Entries from a dataset

● ● ● ●

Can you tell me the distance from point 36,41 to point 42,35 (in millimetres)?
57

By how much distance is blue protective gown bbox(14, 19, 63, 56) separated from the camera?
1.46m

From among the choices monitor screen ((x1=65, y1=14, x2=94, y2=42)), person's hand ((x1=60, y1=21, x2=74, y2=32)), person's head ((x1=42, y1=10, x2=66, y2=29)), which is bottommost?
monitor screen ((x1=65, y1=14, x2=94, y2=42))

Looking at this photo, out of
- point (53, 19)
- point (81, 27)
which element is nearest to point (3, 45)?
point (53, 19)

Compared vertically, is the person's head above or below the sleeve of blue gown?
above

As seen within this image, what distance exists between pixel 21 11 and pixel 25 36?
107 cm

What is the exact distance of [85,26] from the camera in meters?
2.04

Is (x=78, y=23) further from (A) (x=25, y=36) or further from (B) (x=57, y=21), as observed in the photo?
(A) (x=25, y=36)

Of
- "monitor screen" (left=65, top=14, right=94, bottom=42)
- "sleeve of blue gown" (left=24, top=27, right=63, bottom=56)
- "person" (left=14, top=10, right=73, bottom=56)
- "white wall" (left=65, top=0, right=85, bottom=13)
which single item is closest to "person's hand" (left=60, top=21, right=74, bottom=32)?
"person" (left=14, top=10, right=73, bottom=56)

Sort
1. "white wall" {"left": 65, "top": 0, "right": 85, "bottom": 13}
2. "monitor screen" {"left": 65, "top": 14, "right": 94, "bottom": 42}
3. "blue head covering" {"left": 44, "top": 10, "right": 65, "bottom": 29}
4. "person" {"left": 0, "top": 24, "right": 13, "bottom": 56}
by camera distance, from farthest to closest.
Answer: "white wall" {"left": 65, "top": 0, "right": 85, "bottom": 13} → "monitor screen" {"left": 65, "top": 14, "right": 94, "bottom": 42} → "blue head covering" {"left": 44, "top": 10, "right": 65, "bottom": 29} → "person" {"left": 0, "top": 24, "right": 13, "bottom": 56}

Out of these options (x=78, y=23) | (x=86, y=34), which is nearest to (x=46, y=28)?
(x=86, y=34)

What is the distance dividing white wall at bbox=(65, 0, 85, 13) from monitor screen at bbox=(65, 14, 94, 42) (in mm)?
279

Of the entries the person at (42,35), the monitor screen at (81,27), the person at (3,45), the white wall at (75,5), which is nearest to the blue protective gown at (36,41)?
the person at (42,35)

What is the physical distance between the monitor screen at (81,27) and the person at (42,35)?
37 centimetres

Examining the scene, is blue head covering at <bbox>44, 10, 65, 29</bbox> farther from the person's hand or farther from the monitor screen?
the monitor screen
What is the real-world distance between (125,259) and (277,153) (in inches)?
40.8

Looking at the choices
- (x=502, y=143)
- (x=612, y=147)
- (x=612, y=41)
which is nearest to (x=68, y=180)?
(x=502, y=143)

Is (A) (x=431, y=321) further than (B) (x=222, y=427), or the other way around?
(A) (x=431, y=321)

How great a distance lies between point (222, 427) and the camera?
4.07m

● ● ● ●

__REQUEST__.
Return all of the entries above word for word, keeping every line unchanged.

__FINAL RESULT__.
Can you tell me the distance from point 36,41 to point 42,35 (in millimetres)?
57

By how much distance is blue protective gown bbox(14, 19, 63, 56) separated from the camera?
1.46m

From among the choices monitor screen ((x1=65, y1=14, x2=94, y2=42)), person's hand ((x1=60, y1=21, x2=74, y2=32)), person's head ((x1=42, y1=10, x2=66, y2=29)), which is bottommost?
monitor screen ((x1=65, y1=14, x2=94, y2=42))

Looking at this photo, out of
- point (53, 19)
- point (81, 27)
which element is nearest to point (3, 45)?
point (53, 19)

Compared vertically, is the person's head above or below the sleeve of blue gown?
above

As seen within this image, what distance exists between pixel 21 11 and pixel 25 36?
107 cm

What is the exact distance of [85,26] from the camera in meters?
2.04

Is (x=78, y=23) further from (A) (x=25, y=36) or further from (B) (x=57, y=21), as observed in the photo?
(A) (x=25, y=36)

Of
- "monitor screen" (left=65, top=14, right=94, bottom=42)
- "sleeve of blue gown" (left=24, top=27, right=63, bottom=56)
- "person" (left=14, top=10, right=73, bottom=56)
- "white wall" (left=65, top=0, right=85, bottom=13)
which single item is closest to "person's hand" (left=60, top=21, right=74, bottom=32)?
"person" (left=14, top=10, right=73, bottom=56)

Sort
1. "white wall" {"left": 65, "top": 0, "right": 85, "bottom": 13}
2. "monitor screen" {"left": 65, "top": 14, "right": 94, "bottom": 42}
3. "blue head covering" {"left": 44, "top": 10, "right": 65, "bottom": 29}
4. "person" {"left": 0, "top": 24, "right": 13, "bottom": 56}
by camera distance, from farthest to closest.
Answer: "white wall" {"left": 65, "top": 0, "right": 85, "bottom": 13} → "monitor screen" {"left": 65, "top": 14, "right": 94, "bottom": 42} → "blue head covering" {"left": 44, "top": 10, "right": 65, "bottom": 29} → "person" {"left": 0, "top": 24, "right": 13, "bottom": 56}

Out of these options (x=78, y=23) | (x=86, y=34), which is nearest to (x=46, y=28)?
(x=86, y=34)

What is the distance dividing white wall at bbox=(65, 0, 85, 13) from monitor screen at bbox=(65, 14, 94, 42) (in mm)?
279

Of the entries the person at (42,35), the monitor screen at (81,27), the person at (3,45), the white wall at (75,5), which is nearest to the blue protective gown at (36,41)?
the person at (42,35)

What is the physical distance between the monitor screen at (81,27) and the person at (42,35)?
37 centimetres

Examining the scene, is blue head covering at <bbox>44, 10, 65, 29</bbox> farther from the person's hand or farther from the monitor screen?
the monitor screen
What is the real-world distance between (125,259) and (277,153) (in inches)?
40.8

Looking at the choices
- (x=502, y=143)
- (x=612, y=147)
- (x=612, y=41)
which is nearest to (x=68, y=180)?
(x=502, y=143)

Is (A) (x=431, y=321) further than (B) (x=222, y=427), or the other way around?
(A) (x=431, y=321)

How great a distance lies between point (222, 427) and the camera?
4.07m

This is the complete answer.